La neurodégénérescence qui se produit dans la sclérose en plaques (SEP) contribue à la progression du handicap. Il est donc important d’identifier et de neutraliser les mécanismes qui favorisent la neurodégénérescence dans cette maladie. Dans cette nouvelle étude, Yifei Dong et ses collègues rapportent que les phosphatidylcholines oxydées (OxPC), molécules présentes dans les lésions de la SEP et précédemment identifiées comme des produits finaux du stress oxydatif, sont de puissants moteurs de la neurodégénérescence.

Dans le cerveau sain, les axones des neurones sont recouverts d’une myéline riche en lipides qui facilite la conduction des impulsions électriques et fournit un soutien métabolique. Dans la SEP, cette gaine de myéline est perturbée et les débris de myéline dans les lésions doivent être éliminés par les microglies, qui sont des cellules immunitaires du cerveau. Dans cette étude, les chercheurs montrent que les OxPC sont des médiateurs nouveaux et puissants de la perte de myéline et de la neurodégénérescence qui provoquent directement la mort des neurones et des oligodendrocytes, qui sont les cellules productrices de la gaine de myéline. En culture, les OxPC ont tué des oligodendrocytes et des neurones d’origine humaine et ont provoqué une démyélinisation et une neurodégénérescence après injection dans la substance blanche de la moelle épinière de souris.

Le dépôt d’OxPC se produit dans de multiples maladies neurologiques, notamment la sclérose en plaques, la démence frontotemporale, la sclérose latérale amyotrophique et les lésions de la moelle épinière. Les OxPC pourraient donc être un facteur sous-jacent important de la neurodégénérescence dans de nombreuses maladies. En effet, on constate que les OxPCs favorisent les lésions tissulaires dans un certain nombre de maladies non neurologiques telles que l’athérosclérose, la stéatose hépatique non alcoolique et la fibrose pulmonaire.

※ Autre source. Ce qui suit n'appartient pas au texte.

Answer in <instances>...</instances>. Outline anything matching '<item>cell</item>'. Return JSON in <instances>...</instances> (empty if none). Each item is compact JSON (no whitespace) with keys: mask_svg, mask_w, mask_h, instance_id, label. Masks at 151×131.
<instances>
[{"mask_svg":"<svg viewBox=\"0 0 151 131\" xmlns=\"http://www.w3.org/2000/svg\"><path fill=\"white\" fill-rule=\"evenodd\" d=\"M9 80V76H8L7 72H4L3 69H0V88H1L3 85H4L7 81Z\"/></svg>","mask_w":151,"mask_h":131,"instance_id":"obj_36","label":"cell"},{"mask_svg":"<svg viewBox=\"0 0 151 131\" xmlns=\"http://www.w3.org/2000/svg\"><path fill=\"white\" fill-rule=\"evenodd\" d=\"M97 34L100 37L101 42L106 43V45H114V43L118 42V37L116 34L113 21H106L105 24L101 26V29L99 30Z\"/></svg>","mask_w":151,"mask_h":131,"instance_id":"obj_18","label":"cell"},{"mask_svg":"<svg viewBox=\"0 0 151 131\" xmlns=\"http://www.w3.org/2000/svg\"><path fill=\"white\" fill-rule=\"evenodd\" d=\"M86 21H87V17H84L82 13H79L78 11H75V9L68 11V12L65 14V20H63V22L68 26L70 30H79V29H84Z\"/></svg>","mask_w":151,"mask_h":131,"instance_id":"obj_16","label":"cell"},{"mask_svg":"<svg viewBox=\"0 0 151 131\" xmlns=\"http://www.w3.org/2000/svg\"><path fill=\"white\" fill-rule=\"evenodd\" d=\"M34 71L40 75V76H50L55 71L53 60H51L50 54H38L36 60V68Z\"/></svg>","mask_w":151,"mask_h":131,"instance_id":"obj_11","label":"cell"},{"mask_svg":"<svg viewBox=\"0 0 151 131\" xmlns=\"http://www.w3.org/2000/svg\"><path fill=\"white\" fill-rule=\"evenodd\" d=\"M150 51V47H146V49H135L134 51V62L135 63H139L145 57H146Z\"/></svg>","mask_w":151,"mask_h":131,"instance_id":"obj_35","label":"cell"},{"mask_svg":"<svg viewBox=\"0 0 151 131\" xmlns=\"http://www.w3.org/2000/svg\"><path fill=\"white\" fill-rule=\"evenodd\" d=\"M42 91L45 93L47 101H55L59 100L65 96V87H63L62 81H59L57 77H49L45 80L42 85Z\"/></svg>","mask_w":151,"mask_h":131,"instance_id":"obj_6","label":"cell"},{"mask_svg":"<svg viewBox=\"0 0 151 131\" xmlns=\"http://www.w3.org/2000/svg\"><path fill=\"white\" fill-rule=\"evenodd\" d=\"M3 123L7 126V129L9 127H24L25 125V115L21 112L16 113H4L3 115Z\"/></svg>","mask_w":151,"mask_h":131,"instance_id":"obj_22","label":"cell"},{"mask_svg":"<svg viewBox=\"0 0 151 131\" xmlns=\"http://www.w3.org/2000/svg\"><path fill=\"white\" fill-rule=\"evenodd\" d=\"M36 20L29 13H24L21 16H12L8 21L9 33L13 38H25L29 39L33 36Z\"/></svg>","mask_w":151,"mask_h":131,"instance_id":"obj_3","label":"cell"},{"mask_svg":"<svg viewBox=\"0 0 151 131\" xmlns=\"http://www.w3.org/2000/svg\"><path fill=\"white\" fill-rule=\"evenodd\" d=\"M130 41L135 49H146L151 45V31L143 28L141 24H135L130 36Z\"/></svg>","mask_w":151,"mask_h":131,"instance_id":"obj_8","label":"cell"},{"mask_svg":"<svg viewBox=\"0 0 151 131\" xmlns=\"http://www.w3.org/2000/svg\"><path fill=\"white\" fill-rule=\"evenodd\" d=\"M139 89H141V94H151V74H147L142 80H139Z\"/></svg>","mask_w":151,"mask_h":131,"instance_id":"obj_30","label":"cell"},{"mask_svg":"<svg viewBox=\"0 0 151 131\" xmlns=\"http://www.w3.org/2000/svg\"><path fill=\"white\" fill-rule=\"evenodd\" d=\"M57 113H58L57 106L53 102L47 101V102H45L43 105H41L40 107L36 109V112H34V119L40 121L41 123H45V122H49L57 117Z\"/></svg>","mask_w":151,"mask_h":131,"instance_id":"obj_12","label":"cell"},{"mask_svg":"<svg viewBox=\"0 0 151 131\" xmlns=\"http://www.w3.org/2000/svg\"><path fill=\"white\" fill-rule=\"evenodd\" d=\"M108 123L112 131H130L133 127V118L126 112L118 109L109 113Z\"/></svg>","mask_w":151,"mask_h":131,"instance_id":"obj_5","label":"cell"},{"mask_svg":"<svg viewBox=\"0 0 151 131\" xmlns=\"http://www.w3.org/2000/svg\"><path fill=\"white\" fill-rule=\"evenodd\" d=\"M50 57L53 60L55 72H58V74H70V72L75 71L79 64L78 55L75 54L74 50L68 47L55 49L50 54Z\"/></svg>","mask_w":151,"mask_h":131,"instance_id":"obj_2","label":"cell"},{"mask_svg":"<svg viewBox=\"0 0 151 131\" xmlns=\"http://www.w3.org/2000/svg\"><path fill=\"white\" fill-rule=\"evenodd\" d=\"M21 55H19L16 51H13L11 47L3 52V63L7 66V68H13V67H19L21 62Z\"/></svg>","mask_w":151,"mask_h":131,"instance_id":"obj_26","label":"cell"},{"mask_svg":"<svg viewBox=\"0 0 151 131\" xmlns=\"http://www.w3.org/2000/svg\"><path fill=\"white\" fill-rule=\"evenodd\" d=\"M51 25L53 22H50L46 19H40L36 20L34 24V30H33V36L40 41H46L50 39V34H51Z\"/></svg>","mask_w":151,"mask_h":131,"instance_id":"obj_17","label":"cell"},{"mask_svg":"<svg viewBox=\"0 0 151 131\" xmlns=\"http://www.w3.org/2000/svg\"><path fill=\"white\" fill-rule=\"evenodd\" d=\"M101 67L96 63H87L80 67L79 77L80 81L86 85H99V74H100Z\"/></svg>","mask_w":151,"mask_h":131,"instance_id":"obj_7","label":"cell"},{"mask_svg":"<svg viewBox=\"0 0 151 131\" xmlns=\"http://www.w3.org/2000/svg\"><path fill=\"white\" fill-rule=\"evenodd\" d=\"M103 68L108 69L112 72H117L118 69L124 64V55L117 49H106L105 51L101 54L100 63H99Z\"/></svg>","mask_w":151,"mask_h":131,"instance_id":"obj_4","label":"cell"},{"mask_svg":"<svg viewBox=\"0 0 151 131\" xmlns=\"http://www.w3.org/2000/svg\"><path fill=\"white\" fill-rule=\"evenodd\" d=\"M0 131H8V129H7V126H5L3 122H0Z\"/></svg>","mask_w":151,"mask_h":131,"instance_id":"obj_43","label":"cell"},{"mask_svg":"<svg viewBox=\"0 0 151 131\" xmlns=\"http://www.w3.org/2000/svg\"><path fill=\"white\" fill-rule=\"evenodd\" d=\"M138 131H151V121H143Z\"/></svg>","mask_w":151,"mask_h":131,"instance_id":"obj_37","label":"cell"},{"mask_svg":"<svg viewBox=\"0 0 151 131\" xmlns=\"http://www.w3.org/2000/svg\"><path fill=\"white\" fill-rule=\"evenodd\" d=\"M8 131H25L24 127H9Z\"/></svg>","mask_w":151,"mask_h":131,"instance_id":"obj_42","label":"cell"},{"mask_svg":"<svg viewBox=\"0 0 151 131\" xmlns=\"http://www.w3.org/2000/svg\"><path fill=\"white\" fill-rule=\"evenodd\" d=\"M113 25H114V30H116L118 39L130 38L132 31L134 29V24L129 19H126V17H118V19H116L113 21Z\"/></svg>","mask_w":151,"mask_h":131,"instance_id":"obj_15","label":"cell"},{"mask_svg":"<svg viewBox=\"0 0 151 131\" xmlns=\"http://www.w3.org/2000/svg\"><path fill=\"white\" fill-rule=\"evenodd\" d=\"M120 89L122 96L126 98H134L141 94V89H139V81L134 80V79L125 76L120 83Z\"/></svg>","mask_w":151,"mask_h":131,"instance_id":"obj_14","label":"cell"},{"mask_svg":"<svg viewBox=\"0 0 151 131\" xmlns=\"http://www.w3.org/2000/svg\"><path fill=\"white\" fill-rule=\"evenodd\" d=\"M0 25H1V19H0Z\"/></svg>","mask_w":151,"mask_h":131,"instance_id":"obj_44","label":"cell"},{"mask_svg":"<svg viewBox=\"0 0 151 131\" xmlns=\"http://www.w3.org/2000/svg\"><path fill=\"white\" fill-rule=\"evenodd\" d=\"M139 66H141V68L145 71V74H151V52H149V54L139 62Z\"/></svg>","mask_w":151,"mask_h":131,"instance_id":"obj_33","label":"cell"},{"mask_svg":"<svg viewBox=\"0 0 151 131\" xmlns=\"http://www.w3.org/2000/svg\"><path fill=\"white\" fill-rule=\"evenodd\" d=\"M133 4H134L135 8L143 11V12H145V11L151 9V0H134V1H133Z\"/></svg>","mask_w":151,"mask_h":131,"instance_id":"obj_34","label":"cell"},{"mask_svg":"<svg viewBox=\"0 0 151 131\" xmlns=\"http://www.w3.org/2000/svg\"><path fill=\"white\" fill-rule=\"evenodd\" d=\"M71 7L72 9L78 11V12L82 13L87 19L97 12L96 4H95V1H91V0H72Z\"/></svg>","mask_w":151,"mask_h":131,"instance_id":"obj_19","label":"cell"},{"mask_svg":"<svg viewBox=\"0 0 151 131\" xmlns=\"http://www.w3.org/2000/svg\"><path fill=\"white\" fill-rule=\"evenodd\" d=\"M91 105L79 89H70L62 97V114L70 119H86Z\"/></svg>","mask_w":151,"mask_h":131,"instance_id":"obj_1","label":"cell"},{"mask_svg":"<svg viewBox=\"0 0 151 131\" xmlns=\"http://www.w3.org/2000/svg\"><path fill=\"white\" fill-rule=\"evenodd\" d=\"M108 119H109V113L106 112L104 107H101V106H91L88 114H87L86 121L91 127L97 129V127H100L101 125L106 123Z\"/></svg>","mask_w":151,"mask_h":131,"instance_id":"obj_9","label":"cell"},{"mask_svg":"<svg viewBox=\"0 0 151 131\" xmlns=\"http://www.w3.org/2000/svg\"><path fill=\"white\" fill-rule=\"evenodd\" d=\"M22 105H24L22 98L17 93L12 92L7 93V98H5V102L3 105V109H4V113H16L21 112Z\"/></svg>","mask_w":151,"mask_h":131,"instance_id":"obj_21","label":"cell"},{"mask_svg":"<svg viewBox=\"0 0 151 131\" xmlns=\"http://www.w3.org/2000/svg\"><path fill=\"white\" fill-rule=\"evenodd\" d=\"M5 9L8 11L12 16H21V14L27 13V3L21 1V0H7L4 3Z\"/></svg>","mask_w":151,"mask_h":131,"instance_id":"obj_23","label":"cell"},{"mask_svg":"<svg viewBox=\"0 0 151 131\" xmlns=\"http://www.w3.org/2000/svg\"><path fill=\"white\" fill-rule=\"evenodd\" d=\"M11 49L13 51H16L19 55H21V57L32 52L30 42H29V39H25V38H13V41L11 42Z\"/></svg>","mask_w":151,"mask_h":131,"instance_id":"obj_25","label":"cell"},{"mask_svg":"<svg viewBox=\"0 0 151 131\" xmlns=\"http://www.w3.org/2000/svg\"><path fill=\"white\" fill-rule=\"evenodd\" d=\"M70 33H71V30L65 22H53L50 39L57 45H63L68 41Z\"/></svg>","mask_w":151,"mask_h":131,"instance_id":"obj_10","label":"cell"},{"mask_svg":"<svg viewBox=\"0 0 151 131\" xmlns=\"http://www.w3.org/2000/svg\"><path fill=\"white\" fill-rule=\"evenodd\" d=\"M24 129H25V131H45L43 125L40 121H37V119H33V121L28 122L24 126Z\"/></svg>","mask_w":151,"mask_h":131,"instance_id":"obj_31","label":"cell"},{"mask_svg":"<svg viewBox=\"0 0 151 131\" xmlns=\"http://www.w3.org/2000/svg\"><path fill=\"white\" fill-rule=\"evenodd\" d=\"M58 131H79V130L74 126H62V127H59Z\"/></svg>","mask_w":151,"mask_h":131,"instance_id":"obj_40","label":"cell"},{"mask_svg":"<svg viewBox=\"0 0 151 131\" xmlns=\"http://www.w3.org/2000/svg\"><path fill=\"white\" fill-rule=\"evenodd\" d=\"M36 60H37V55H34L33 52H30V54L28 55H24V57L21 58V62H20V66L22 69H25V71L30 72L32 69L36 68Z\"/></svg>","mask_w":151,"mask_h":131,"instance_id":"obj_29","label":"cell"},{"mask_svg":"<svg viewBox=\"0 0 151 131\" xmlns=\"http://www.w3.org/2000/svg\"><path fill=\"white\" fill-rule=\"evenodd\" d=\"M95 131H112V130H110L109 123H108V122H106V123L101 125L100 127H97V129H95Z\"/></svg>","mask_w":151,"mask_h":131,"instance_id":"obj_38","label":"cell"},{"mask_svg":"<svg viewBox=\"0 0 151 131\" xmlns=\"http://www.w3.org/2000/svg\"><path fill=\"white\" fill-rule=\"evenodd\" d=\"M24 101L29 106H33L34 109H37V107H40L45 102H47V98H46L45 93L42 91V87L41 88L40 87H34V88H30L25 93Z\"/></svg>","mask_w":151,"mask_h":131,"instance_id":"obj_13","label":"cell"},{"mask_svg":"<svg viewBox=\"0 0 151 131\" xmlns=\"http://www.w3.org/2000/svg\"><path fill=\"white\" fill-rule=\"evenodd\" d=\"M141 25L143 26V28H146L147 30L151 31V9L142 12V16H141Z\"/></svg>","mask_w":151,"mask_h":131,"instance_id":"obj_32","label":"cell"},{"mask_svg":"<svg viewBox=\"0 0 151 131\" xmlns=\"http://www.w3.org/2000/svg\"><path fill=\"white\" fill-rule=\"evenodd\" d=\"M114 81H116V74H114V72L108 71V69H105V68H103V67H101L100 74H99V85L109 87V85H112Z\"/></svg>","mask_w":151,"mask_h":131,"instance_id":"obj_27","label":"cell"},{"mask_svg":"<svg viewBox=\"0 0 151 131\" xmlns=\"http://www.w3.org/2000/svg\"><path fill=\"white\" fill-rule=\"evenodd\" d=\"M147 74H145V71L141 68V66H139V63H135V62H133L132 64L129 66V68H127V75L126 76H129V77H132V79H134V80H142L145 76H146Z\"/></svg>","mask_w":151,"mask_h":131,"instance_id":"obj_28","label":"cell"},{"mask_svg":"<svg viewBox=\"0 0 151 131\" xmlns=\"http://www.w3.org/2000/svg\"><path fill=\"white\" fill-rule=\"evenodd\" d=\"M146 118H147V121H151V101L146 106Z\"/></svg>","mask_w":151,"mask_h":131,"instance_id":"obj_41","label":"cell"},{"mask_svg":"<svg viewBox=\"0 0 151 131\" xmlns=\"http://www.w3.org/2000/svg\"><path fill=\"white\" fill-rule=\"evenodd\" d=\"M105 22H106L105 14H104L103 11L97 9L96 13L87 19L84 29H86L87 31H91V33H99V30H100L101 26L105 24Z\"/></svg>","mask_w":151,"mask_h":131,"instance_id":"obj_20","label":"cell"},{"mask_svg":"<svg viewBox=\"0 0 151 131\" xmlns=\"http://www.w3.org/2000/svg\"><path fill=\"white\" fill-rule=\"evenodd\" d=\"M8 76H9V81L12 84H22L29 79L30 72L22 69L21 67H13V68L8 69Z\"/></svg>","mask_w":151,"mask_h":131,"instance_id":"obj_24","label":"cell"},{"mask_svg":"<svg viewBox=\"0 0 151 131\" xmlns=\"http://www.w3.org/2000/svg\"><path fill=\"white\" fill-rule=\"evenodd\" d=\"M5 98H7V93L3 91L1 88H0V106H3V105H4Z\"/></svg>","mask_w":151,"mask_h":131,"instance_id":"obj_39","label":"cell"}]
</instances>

Cette publication fournit également des preuves que la neutralisation thérapeutique des OxPC peut aider à stopper le processus neurodégénératif et ainsi améliorer la santé des personnes atteintes de SEP et d’autres maladies neurologiques. Étant donné que la microglie protège le cerveau de l’agression par les OxPC, la modulation thérapeutique de la fonction de la microglie pour éliminer les OxPC pourrait être une autre voie prometteuse pour traiter la neurodégénérescence. En outre, la spectrométrie de masse par imagerie a permis d’identifier de multiples espèces d’OxPC dans les lésions de la SEP. Des études récentes montrent que les différentes espèces d’OxPC ont des propriétés pro-inflammatoires uniques. Des recherches supplémentaires sont donc nécessaires pour comprendre comment les OxPC, individuellement ou en combinaison, contribuent à une neuroinflammation ou une neurodégénérescence durable dans la SEP et d’autres maladies du système nerveux central. Ensemble, ces résultats mettent en évidence un nouveau mécanisme sous-jacent de la neurodégénérescence qui, lorsqu’il sera appliqué en clinique, pourrait être bénéfique pour de nombreuses maladies du cerveau.

Yifei Dong

Yifei Dong a effectué cette recherche en tant que boursier postdoctoral dans le laboratoire de Von Wee Yong à l’Université de Calgary. Il a conçu ce projet et réalisé la plupart des expériences et des analyses de données qui ont abouti à cette publication. Il a développé les modèles utilisés pour étudier les OxPCs in vitro et in vivo, et ces protocoles ont été récemment publiés dans un ouvrage intitulé Star Protocols (Dong et al. STAR Protocols. 2021). La version initiale du manuscrit a été rédigée par le Dr Dong, et il a participé de manière critique à toutes les vérifications et révisions ultérieures. Toutes les données et figures ont également été rassemblées et réalisées par le Dr Dong.

Sources de financement

Cette recherche est financée par les IRSC et la Société canadienne de la sclérose en plaques.